The report about the proposed troop increase comes a day after U.S. Defense Secretary Ash Carter said Russia poses a great threat to the international order and U.S. global dominance.

Carter said Russia is conducting “challenging activities” at sea, in the air, in space as well as in cyberspace, and added that Moscow was “violating sovereignty in Ukraine and Georgia and actively trying to intimidate the Baltic states.”

Political and military analysts noted that Carter’s remarks were perhaps his strongest remarks about U.S. former Cold War enemy ever since becoming Pentagon chief this past February. However, Carter said that the White House does not seek a “cold, let alone a hot, war” with Russia, nor does the U.S. seek to make Russia an enemy.

“But make no mistake; the United States will defend our interests, our allies, the principled international order, and the positive future it affords us all,” he said.

NATO risks unleashing a nuclear war with Russia

It was also reported by The Journal that the Obama administration had issued a warning to some military officials in recent weeks to bring down the harshness of their comments about Russia.

“I fear that as we are dealing with Russia in Syria, the eyes are off [Eastern Europe],” Gen.
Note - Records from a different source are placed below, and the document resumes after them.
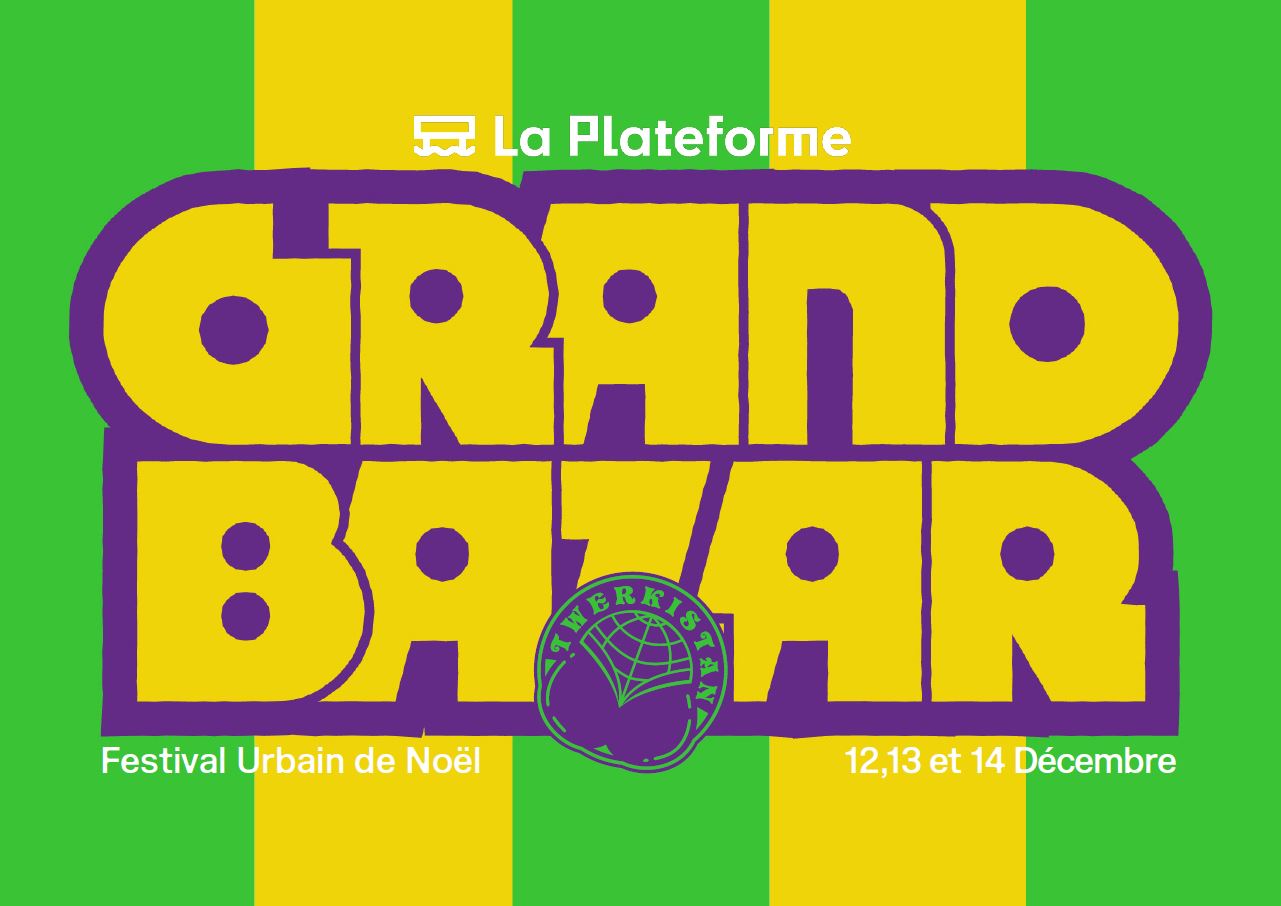 Festival urbain de Nol Grand Bazar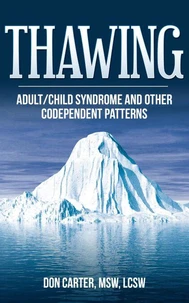 Thawing Adult-Child Syndrome and Other Codependent Patterns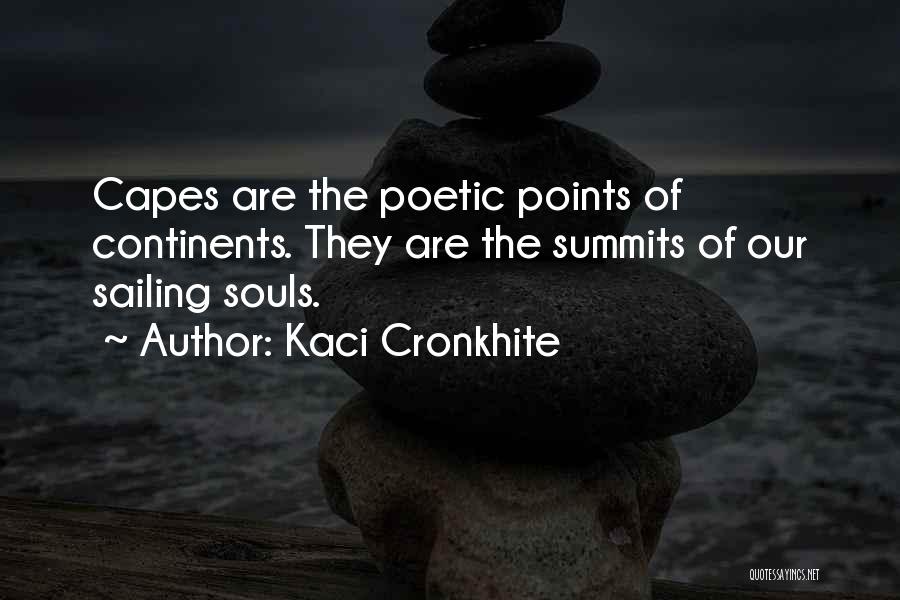 Kaci Cronkhite Quotes: Capes Are The Poetic Points Of Continents. They Are The Summits Of Our Sailing Souls.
Breedlove told The Wall Street Journal in an interview published late Sunday. “Why would we want our first negotiations on how we cooperate to be in Syria and then possibly allow the eyes of the world to accept what happened in Crimea?”

Last week, The Journal reported that some 4,000 NATO combat troops will be stationed in countries neighboring Russia. In Poland and the Baltics of Latvia, Lithuania, and Estonia, there will be from 800 to 1,000 soldiers stationed during the coldest tensions between Moscow and Washington since the end of the Cold War. The NATO’s decision has a high chance to escalate the risk of a war in Europe and a military confrontation between the world’s two largest nuclear powers: the U.S. and Russia.

And a nuclear war involving the U.S., NATO and Russia “would probably spell, if not the end of humanity, the end of any possibility of a comfortable future for humanity,” as reported by ValueWalk, citing Press TV’s interview with Don DeBar, U.S. political analyst.

“The challenge here is to deter further aggression without triggering that which you are trying to deter,” Gen. Milley told the Journal. “It is a very difficult proposition.”

NATO cannot counter Russia because of these four factors

NATO was surprised to learn about the new capabilities of the Russian armed forces, according to The Huffington Post. The news website lists four factors why Russia has surpassed NATO in the arms race.

The first one is that Russia is always ready to start sudden large-scale military drills involving tens of thousands of its troops, while NATO members require 2-year preparation for this kind of maneuvers. Russia regularly conducts military exercises similar to Trident Juncture-2015, which is NATO ongoing largest military drills in over a decade.

The second one is Russia’s military capabilities, which have become alarming for NATO’s strategists. The Huffington Post refers to the example of Kalibr missiles, the launch of which took place in the Caspian Sea and was watched by NATO on footages. NATO militaries are especially concerned that, being stationed in the Mediterranean Sea, such missiles can target even Berlin.

The third one is the consistency and the team spirit of Russia’s armed forces compared to NATO’s military units and brigades, which consist of troops from 28 members.

The fourth one is NATO’s inability to counter Russia in certain regions. Russia’s military capabilities do not let the Alliance to provide military aid to its allies in certain areas of the world.